■ **Reading text**:
************
I started out at 375 but had to come down because some of the items we are pressing were getting discolored. Since going down in heat we're fine and it hasn't compromised the quality of the print.


----------



## Girlzndollz (Oct 3, 2007)

Good call, glad you were able to work it out, Greg.


----------



## Artsy_Marissa (Nov 17, 2007)

I recently discovered i was pressing JPSS incorrectly. Had horrible cracking. I was not pressing it long enough. It was looking a bit shiny bit never using it before i thought that was fine... 

Then i had an order reread the instructions and pressed it and it was beautiful.... The transfer was like part of the fabric, no hand at all and it has washed up great according to my customer!!!


----------



## Girlzndollz (Oct 3, 2007)

Thank you so much for the post. People report cracking issues with JPSS sometimes, and I'm going to refer them to your post now for a possible solution. Thanks for pegging one of the reason folks can have that trouble. One more mystery solved.  

PS: Just wondered what dwell times you were using that worked and didn't.
Thanks again.


----------



## ashamutt (Feb 22, 2008)
************
■ **Raw data**:
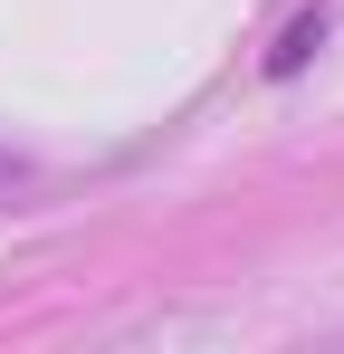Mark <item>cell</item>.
Listing matches in <instances>:
<instances>
[{
    "label": "cell",
    "instance_id": "1",
    "mask_svg": "<svg viewBox=\"0 0 344 354\" xmlns=\"http://www.w3.org/2000/svg\"><path fill=\"white\" fill-rule=\"evenodd\" d=\"M0 182H10V153H0Z\"/></svg>",
    "mask_w": 344,
    "mask_h": 354
}]
</instances>
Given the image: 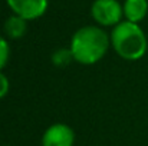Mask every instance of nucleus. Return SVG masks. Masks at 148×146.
<instances>
[{
  "label": "nucleus",
  "instance_id": "nucleus-1",
  "mask_svg": "<svg viewBox=\"0 0 148 146\" xmlns=\"http://www.w3.org/2000/svg\"><path fill=\"white\" fill-rule=\"evenodd\" d=\"M111 46L108 33L99 26H84L78 29L72 39L69 49L73 54V60L84 65H95L106 54Z\"/></svg>",
  "mask_w": 148,
  "mask_h": 146
},
{
  "label": "nucleus",
  "instance_id": "nucleus-2",
  "mask_svg": "<svg viewBox=\"0 0 148 146\" xmlns=\"http://www.w3.org/2000/svg\"><path fill=\"white\" fill-rule=\"evenodd\" d=\"M109 39L115 53L124 60H140L145 56L148 50L147 36L138 23L122 20L114 26Z\"/></svg>",
  "mask_w": 148,
  "mask_h": 146
},
{
  "label": "nucleus",
  "instance_id": "nucleus-3",
  "mask_svg": "<svg viewBox=\"0 0 148 146\" xmlns=\"http://www.w3.org/2000/svg\"><path fill=\"white\" fill-rule=\"evenodd\" d=\"M91 16L99 26H116L122 22L124 7L118 0H95L91 6Z\"/></svg>",
  "mask_w": 148,
  "mask_h": 146
},
{
  "label": "nucleus",
  "instance_id": "nucleus-4",
  "mask_svg": "<svg viewBox=\"0 0 148 146\" xmlns=\"http://www.w3.org/2000/svg\"><path fill=\"white\" fill-rule=\"evenodd\" d=\"M6 3L13 14H17L27 22L42 17L49 6V0H6Z\"/></svg>",
  "mask_w": 148,
  "mask_h": 146
},
{
  "label": "nucleus",
  "instance_id": "nucleus-5",
  "mask_svg": "<svg viewBox=\"0 0 148 146\" xmlns=\"http://www.w3.org/2000/svg\"><path fill=\"white\" fill-rule=\"evenodd\" d=\"M75 132L66 123H53L42 135V146H73Z\"/></svg>",
  "mask_w": 148,
  "mask_h": 146
},
{
  "label": "nucleus",
  "instance_id": "nucleus-6",
  "mask_svg": "<svg viewBox=\"0 0 148 146\" xmlns=\"http://www.w3.org/2000/svg\"><path fill=\"white\" fill-rule=\"evenodd\" d=\"M124 17L128 22L140 23L145 19L148 13V1L147 0H125L124 4Z\"/></svg>",
  "mask_w": 148,
  "mask_h": 146
},
{
  "label": "nucleus",
  "instance_id": "nucleus-7",
  "mask_svg": "<svg viewBox=\"0 0 148 146\" xmlns=\"http://www.w3.org/2000/svg\"><path fill=\"white\" fill-rule=\"evenodd\" d=\"M27 32V20L17 14H12L4 22V33L10 39H20Z\"/></svg>",
  "mask_w": 148,
  "mask_h": 146
},
{
  "label": "nucleus",
  "instance_id": "nucleus-8",
  "mask_svg": "<svg viewBox=\"0 0 148 146\" xmlns=\"http://www.w3.org/2000/svg\"><path fill=\"white\" fill-rule=\"evenodd\" d=\"M73 60L71 49H58L52 53V63L58 67H65Z\"/></svg>",
  "mask_w": 148,
  "mask_h": 146
},
{
  "label": "nucleus",
  "instance_id": "nucleus-9",
  "mask_svg": "<svg viewBox=\"0 0 148 146\" xmlns=\"http://www.w3.org/2000/svg\"><path fill=\"white\" fill-rule=\"evenodd\" d=\"M9 57H10V46H9L7 40L0 35V72L7 65Z\"/></svg>",
  "mask_w": 148,
  "mask_h": 146
},
{
  "label": "nucleus",
  "instance_id": "nucleus-10",
  "mask_svg": "<svg viewBox=\"0 0 148 146\" xmlns=\"http://www.w3.org/2000/svg\"><path fill=\"white\" fill-rule=\"evenodd\" d=\"M9 89H10V82L7 76L3 72H0V99H3L9 93Z\"/></svg>",
  "mask_w": 148,
  "mask_h": 146
},
{
  "label": "nucleus",
  "instance_id": "nucleus-11",
  "mask_svg": "<svg viewBox=\"0 0 148 146\" xmlns=\"http://www.w3.org/2000/svg\"><path fill=\"white\" fill-rule=\"evenodd\" d=\"M0 146H7V145H0Z\"/></svg>",
  "mask_w": 148,
  "mask_h": 146
}]
</instances>
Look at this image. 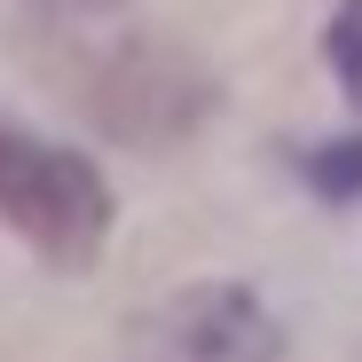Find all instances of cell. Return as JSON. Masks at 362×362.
<instances>
[{
    "instance_id": "1",
    "label": "cell",
    "mask_w": 362,
    "mask_h": 362,
    "mask_svg": "<svg viewBox=\"0 0 362 362\" xmlns=\"http://www.w3.org/2000/svg\"><path fill=\"white\" fill-rule=\"evenodd\" d=\"M64 24H79V32L64 47H47V71H55V87H64V103L87 118V127H103L110 142L173 150V142H189L221 110V79L189 47L150 40V32H95L103 8L64 16Z\"/></svg>"
},
{
    "instance_id": "2",
    "label": "cell",
    "mask_w": 362,
    "mask_h": 362,
    "mask_svg": "<svg viewBox=\"0 0 362 362\" xmlns=\"http://www.w3.org/2000/svg\"><path fill=\"white\" fill-rule=\"evenodd\" d=\"M110 221L118 205H110L103 165L0 110V228L24 236L47 268H87L110 245Z\"/></svg>"
},
{
    "instance_id": "6",
    "label": "cell",
    "mask_w": 362,
    "mask_h": 362,
    "mask_svg": "<svg viewBox=\"0 0 362 362\" xmlns=\"http://www.w3.org/2000/svg\"><path fill=\"white\" fill-rule=\"evenodd\" d=\"M32 8H47V16H87V8H118V0H32Z\"/></svg>"
},
{
    "instance_id": "3",
    "label": "cell",
    "mask_w": 362,
    "mask_h": 362,
    "mask_svg": "<svg viewBox=\"0 0 362 362\" xmlns=\"http://www.w3.org/2000/svg\"><path fill=\"white\" fill-rule=\"evenodd\" d=\"M150 354L158 362H276L284 331L245 284H197L165 315H150Z\"/></svg>"
},
{
    "instance_id": "4",
    "label": "cell",
    "mask_w": 362,
    "mask_h": 362,
    "mask_svg": "<svg viewBox=\"0 0 362 362\" xmlns=\"http://www.w3.org/2000/svg\"><path fill=\"white\" fill-rule=\"evenodd\" d=\"M323 64L346 87V103H362V0H339L331 24H323Z\"/></svg>"
},
{
    "instance_id": "5",
    "label": "cell",
    "mask_w": 362,
    "mask_h": 362,
    "mask_svg": "<svg viewBox=\"0 0 362 362\" xmlns=\"http://www.w3.org/2000/svg\"><path fill=\"white\" fill-rule=\"evenodd\" d=\"M308 181H315V189H323L331 205H346V197L362 189V134H354V142L315 150V158H308Z\"/></svg>"
}]
</instances>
************
Continue the forum thread on heat-pressing transfers from the point where it ends. The records are separate material and have no connection to the forum thread on heat-pressing transfers.

Artsy_Marissa said:


> I recently discovered i was pressing JPSS incorrectly. Had horrible cracking. I was not pressing it long enough. It was looking a bit shiny bit never using it before i thought that was fine...
> 
> Then i had an order reread the instructions and pressed it and it was beautiful.... The transfer was like part of the fabric, no hand at all and it has washed up great according to my customer!!!


 
Great news!!!

What finally worked ???
what was your ....
Temp?
Time?
Pressure?


----------



## ashamutt (Feb 22, 2008)

Girlzndollz said:


> Hiya Mrs. B, that's great news, I hope it's going great. Do you have the cutter running? I'm working on getting a blade holder, lol, still!! Soon we'll be cutting that vinyl! I've been reading there are so many great new vinyls out, can't wait to try the girlie ones out! Anyway, good to see you again.


I have my cutter set up and most of my Sample vinyl came in...(Beacon Graphics really gave a GREAT sample package...the box was like, 3' x 2.5'!!! 3 partial rolls of different colored vinyl and lots of large sheets of all kinds of stuff!! plus a large folder with more transfer stuff inside! BEACON GRAPHICS ROCKS!!!!)
So ....hopefully I will be cutting SOON!! LOL!!
We can cut together!!!





Girlzndollz said:


> What do you think, I think it's time to ask about the current state of Ironall Dark. Shall you or I?


I think that would be a nice thread!!!
YOU start it though , since you have like, 2500 more posts than me!! LOL



Girlzndollz said:


> Great to hear from you, I miss seeing your helpful self around here, have a super day.
> -Kelly


thanks Kelly!
you are sweet!



K.... this is my first time trying multiple "quotes"....let's see if I get it right!!! LOL


----------



## ashamutt (Feb 22, 2008)

yeah...!!!!!!!!!!!!!!!!!!!!!!!!!!!!!!!!!!!!
I did it!


----------



## Girlzndollz (Oct 3, 2007)

ashamutt said:


> yeah...!!!!!!!!!!!!!!!!!!!!!!!!!!!!!!!!!!!!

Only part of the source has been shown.